This review was originally written for The Oxford Student
‘London Grammar’s debut is as pensive and mature as it is beautifully atmospheric’
Since posting their first single, Hey Now,online in December 2012, London-based (unsurprisingly) trio London Grammar’s debut album has been eagerly anticipated by those aware of the group’s potential. Comprised of guitarist Dot Major, multi-instrumentalist Dan Rothman, and vocalist Hannah Reid, the band’s September release, If You Wait, does not disappoint.
Comparisons to The xx are often made due to the group’s stripped down, minimalist sound; elegant muted guitar motifs blend with echoing piano arrangements, reminiscent of James Blake’s early work, to provide an unsettlingly haunting mood.
The occasional introduction of trippy yet energetic dance beats, combining with the frequent throbbing pulses that underlie most of the album, add to the already atmospheric backing an undeniable sense of purpose, seen best on Nightcall, the album’s seventh track.
Hannah Read’s vocals are truly impressive, not to mention emotionally charged. In an interview with Glamour Magazine, she admitted to writing about ‘who come in and out of my life’; the album’s fourth track Wasting My Young Years is apparently ‘a big ex-boyfriend one’.
She is keen to emphasise that her soaring lyrics are also drawn from elsewhere, however, and as much is obvious to the listener. The songs deal with various psychological aspects of youthful relationships, but successfully delve deeper than the average expression of teen angst.
Such topics are perfectly brooded over by her soaring, impressively efficacious vocals. Earning deserved comparisons to Florence Welch (from Florence + the Machine), she achieves a playfulness that effectively embellishes her voice’s undeniable power and contrasts well with the diffident backing.

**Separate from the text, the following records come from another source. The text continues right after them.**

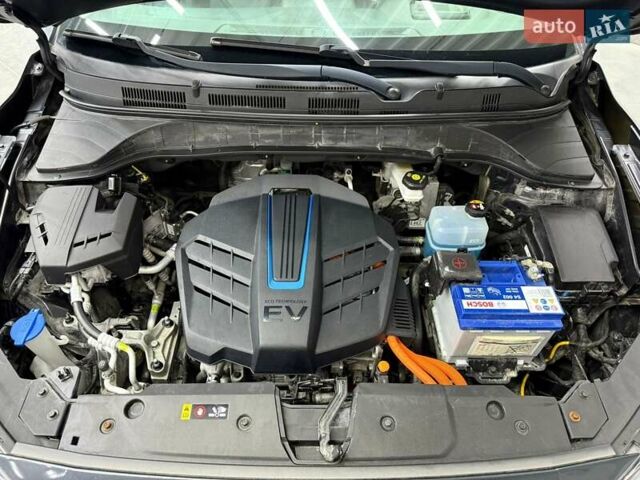 Серый Хендай Kona Electric, объемом двигателя 0 л и пробегом 113 тыс. км за 17094 $, фото 14 на Automoto.ua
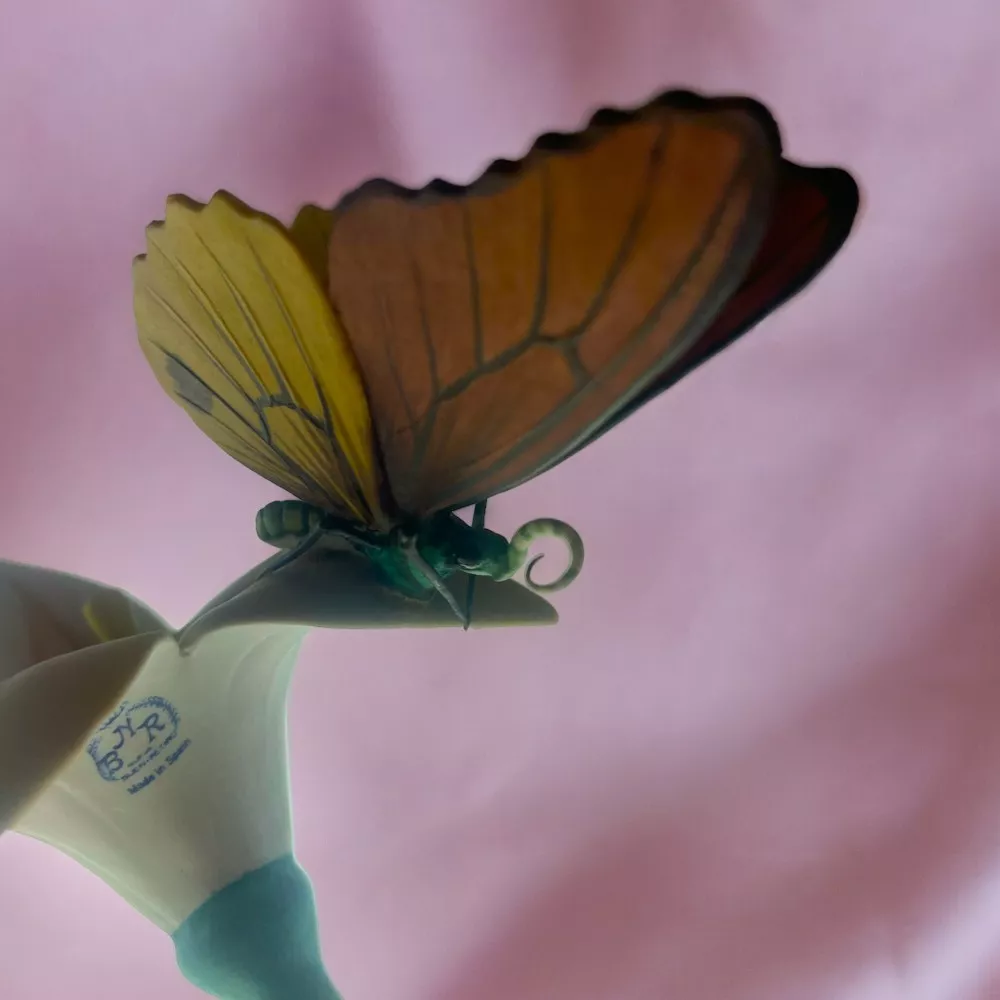 figura porcelana nuevo buen retiro mariposa amarilla 20 10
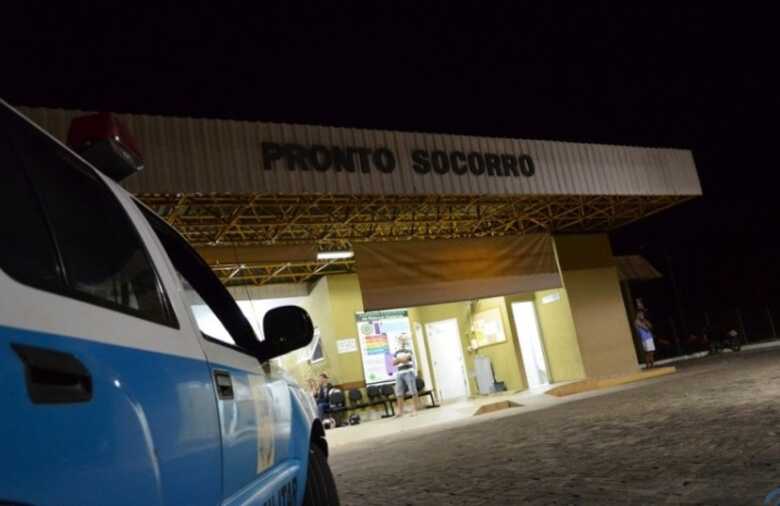 O homem foi socorrido e encaminhado para o Hospital Regional Álvaro Fontoura em Coxim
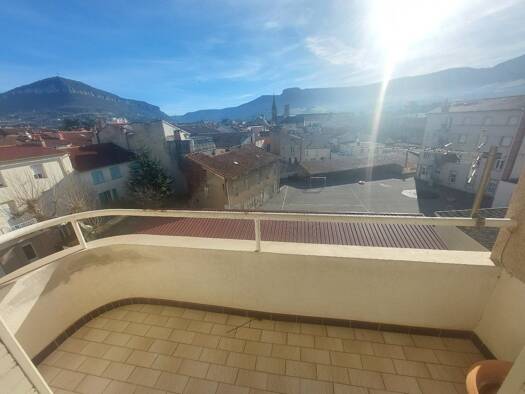 Appartement à vendre 180 200 € 4 pièces 3 chambres 95 m² Étage 3/4 Centre Ancien Millau 12100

Despite hopes of a Mercury Prize nomination falling through (they do actually appear on the shortlist, featuring in Disclosure’s Help Me Lose My Mind), If You Wait deserves to be seen as one of the most significant albums of 2013. The group’s subtle combination of stripped down introspective arrangements and Hannah Read’s remarkably expressive vocals creates a truly original sound, one worthy of recognition.